Your task ▸ Render this sentence from the transcript on celebrities and politics into Spanish: "She is a figure who's always insistently politicized her star image even when she received massive, massive blowback in punishment for it."

Right. Jane Fonda with Ronald Reagan or something like, I actually don't know if that picture exists. That might be a bridge too far, but Jane Fonda is a chameleon, right? Like she has been friends with me. Jane Fonda's a wild outlier. Yes. In that respect. She is a figure who's always insistently politicized her star image even when she received massive, massive blowback in punishment for it.
And so I think that like what we've come to understand now, and I think this has become more acute post-Trumpism, is that like if you are friends with someone who voted for Trump or conversely, if you are friends with someone who voted for Biden, that you can't be friends with that person. Yeah. That is a betrayal of your politics. And not to another conversation to have, but that's part of why people are angry, I think.
Yeah, but there was definitely the question where it's like, have all friendships changed that way. And it's like kind of, like Taylor's just going to have it worse than we are. But like we are all scrutinized in this way, just the same. I remember when Sidney Swini was just on the upswing with fame, and like people realize that her family might be conservative. And like suddenly it was like, well wait, then what is Sidney Swini conservative?

Raw data ▸
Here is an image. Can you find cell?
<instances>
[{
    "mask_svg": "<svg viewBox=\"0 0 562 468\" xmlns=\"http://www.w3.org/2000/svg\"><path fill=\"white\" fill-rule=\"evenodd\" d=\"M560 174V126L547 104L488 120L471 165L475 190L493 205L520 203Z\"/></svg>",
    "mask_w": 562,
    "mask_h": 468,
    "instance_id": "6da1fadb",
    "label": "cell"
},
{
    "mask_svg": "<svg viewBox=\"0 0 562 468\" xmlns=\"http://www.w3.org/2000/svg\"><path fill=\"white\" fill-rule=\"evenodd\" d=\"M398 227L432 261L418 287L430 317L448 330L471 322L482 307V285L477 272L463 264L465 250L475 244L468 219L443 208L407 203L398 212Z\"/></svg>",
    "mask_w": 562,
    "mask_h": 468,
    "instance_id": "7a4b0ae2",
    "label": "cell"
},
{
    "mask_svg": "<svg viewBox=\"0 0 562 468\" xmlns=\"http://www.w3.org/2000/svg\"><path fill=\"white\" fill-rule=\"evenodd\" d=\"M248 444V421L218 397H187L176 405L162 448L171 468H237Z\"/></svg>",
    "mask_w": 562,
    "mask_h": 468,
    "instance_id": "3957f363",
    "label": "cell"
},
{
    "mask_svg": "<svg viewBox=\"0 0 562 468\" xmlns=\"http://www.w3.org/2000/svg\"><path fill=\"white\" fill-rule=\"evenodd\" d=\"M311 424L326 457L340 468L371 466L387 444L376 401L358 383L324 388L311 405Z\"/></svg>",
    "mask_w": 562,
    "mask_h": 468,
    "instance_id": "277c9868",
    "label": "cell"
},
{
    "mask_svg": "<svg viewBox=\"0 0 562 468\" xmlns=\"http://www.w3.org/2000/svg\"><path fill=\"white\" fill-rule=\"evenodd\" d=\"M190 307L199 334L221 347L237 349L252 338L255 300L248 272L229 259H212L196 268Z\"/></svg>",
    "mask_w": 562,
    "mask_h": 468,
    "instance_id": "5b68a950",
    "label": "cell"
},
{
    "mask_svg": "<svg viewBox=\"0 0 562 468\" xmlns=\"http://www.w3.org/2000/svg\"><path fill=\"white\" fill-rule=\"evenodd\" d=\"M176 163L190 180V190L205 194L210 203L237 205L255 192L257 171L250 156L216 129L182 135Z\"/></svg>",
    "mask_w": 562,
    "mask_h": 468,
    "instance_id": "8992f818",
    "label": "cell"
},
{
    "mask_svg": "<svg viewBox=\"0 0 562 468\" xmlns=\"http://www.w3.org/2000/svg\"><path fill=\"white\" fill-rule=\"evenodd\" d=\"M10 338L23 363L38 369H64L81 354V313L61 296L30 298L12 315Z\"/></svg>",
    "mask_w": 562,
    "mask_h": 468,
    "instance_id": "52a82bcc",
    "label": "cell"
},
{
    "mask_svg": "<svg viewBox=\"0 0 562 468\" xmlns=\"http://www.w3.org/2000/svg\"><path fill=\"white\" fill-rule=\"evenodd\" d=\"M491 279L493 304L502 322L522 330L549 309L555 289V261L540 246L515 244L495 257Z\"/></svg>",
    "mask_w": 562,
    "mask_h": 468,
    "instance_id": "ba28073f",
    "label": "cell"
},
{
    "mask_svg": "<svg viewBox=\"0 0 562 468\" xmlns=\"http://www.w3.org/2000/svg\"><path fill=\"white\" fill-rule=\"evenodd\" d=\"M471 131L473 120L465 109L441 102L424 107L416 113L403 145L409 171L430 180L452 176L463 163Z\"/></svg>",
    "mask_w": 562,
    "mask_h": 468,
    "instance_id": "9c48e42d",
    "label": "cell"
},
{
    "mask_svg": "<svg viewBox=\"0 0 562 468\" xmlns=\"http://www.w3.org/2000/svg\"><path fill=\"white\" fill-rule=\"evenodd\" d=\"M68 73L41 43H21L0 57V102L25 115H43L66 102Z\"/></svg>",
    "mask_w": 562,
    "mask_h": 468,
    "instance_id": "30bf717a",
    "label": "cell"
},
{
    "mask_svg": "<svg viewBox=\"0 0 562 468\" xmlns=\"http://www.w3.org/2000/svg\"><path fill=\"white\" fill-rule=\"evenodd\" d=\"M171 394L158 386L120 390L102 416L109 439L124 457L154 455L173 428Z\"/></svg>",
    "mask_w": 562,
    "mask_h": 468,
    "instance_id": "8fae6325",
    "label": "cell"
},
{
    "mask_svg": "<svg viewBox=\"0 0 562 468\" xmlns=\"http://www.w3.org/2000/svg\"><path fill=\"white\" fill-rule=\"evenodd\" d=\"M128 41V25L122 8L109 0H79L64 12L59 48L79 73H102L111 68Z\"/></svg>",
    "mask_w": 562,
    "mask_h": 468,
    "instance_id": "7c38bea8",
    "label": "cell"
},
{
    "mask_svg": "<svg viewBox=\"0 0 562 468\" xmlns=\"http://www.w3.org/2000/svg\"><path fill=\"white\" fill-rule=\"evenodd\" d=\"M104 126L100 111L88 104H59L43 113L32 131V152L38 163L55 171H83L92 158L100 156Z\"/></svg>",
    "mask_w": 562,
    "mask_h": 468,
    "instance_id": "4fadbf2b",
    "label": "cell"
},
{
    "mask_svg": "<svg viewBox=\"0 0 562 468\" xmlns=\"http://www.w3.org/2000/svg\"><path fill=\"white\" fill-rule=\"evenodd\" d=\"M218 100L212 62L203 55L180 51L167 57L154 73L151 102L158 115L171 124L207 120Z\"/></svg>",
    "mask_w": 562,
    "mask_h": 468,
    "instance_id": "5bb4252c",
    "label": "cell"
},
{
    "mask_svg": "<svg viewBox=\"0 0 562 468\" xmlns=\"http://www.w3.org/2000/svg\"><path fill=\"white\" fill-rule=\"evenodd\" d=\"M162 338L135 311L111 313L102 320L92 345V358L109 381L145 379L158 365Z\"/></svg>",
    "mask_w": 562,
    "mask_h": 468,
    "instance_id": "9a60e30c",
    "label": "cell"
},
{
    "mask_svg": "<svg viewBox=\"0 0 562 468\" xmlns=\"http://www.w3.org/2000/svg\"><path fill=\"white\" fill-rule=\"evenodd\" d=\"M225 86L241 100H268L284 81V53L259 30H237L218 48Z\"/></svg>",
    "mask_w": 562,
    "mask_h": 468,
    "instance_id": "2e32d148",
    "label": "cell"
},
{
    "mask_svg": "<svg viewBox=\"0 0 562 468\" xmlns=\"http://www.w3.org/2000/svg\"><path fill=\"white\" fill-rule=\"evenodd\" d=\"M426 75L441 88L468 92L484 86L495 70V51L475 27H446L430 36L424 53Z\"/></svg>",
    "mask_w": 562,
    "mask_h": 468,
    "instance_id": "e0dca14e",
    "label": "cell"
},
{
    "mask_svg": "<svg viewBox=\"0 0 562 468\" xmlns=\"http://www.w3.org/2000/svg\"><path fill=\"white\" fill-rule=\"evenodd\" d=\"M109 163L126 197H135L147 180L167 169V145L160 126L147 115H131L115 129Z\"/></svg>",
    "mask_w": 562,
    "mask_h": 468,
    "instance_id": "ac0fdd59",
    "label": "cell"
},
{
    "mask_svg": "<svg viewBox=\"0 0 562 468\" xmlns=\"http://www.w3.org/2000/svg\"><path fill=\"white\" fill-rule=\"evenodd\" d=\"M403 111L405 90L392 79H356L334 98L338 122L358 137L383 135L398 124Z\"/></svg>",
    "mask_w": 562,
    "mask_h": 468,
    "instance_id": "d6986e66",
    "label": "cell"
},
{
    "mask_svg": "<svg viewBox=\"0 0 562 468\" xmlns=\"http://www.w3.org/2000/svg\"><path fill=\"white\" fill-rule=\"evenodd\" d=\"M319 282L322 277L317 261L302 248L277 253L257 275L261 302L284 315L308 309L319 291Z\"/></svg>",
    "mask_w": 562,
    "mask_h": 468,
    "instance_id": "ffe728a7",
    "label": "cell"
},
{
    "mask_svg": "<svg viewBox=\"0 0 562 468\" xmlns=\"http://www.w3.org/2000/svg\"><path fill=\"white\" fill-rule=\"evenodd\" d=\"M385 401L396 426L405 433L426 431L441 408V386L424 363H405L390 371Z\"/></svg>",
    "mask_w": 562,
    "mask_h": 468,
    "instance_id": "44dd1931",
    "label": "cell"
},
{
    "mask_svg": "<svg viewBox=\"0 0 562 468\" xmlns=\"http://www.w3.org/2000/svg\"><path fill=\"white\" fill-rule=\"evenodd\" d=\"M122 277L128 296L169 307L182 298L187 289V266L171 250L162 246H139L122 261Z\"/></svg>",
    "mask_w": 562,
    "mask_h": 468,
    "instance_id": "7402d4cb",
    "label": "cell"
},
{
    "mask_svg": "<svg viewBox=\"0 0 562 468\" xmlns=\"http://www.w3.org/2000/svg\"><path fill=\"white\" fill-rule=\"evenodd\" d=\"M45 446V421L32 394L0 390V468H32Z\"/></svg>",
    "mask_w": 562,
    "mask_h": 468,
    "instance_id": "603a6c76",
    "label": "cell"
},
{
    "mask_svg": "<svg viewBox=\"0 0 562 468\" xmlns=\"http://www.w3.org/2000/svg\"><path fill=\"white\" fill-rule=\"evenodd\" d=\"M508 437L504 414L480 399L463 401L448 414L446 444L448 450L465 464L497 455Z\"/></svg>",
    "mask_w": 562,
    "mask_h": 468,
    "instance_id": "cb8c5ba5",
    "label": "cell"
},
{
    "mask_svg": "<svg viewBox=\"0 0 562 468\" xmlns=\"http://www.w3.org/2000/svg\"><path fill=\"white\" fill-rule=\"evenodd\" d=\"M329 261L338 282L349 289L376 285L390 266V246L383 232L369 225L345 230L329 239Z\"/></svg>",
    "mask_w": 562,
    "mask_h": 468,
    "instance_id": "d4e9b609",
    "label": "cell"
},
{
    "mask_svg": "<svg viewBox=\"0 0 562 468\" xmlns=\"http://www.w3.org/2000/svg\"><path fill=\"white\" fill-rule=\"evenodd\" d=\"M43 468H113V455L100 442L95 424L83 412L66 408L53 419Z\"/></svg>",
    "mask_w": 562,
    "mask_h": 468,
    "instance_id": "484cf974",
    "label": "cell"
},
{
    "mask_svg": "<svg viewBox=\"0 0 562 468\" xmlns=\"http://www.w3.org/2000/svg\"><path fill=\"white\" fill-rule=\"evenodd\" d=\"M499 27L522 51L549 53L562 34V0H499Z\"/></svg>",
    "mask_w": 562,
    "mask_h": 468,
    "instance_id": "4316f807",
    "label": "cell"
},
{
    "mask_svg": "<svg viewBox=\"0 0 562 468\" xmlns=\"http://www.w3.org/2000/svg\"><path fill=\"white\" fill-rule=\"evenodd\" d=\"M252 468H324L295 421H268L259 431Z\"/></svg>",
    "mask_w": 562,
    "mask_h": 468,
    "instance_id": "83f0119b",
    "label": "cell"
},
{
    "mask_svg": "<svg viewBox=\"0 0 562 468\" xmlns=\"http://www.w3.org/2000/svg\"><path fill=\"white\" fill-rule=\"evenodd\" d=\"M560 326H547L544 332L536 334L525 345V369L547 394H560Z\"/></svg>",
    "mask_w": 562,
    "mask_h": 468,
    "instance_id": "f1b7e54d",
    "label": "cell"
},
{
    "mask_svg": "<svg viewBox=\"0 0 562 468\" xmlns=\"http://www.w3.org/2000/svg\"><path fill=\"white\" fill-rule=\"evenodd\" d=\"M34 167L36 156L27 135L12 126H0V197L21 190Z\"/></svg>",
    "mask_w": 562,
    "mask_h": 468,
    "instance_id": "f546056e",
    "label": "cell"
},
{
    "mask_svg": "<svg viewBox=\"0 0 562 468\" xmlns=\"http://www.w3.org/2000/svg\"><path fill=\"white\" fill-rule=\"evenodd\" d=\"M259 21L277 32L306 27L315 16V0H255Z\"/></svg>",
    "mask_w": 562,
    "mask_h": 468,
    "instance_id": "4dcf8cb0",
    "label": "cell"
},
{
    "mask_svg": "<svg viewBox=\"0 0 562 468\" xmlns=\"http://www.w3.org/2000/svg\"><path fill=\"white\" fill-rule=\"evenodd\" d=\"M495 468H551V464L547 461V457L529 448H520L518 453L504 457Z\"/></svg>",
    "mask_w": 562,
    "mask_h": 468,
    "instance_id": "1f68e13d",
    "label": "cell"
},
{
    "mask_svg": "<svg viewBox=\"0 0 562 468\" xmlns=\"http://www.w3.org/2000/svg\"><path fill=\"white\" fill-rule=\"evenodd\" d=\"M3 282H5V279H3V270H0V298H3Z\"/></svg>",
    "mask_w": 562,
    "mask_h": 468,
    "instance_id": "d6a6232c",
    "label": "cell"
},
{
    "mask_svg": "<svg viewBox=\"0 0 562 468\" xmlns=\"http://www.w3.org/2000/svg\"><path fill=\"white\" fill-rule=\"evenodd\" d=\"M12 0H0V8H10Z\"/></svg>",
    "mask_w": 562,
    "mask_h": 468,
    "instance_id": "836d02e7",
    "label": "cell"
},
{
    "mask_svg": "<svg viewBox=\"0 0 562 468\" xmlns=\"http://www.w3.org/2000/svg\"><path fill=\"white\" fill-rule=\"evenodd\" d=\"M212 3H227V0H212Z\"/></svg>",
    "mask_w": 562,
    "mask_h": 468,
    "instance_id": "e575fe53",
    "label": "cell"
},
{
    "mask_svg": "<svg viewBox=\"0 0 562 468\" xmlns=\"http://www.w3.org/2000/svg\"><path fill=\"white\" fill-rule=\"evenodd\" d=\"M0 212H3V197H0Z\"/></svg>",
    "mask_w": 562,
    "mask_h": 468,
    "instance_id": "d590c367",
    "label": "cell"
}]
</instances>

Answer space ▸ Es una figura que siempre ha politizado con insistencia su imagen de estrella, incluso cuando recibió una reacción en contra enorme, enorme, como castigo por ello.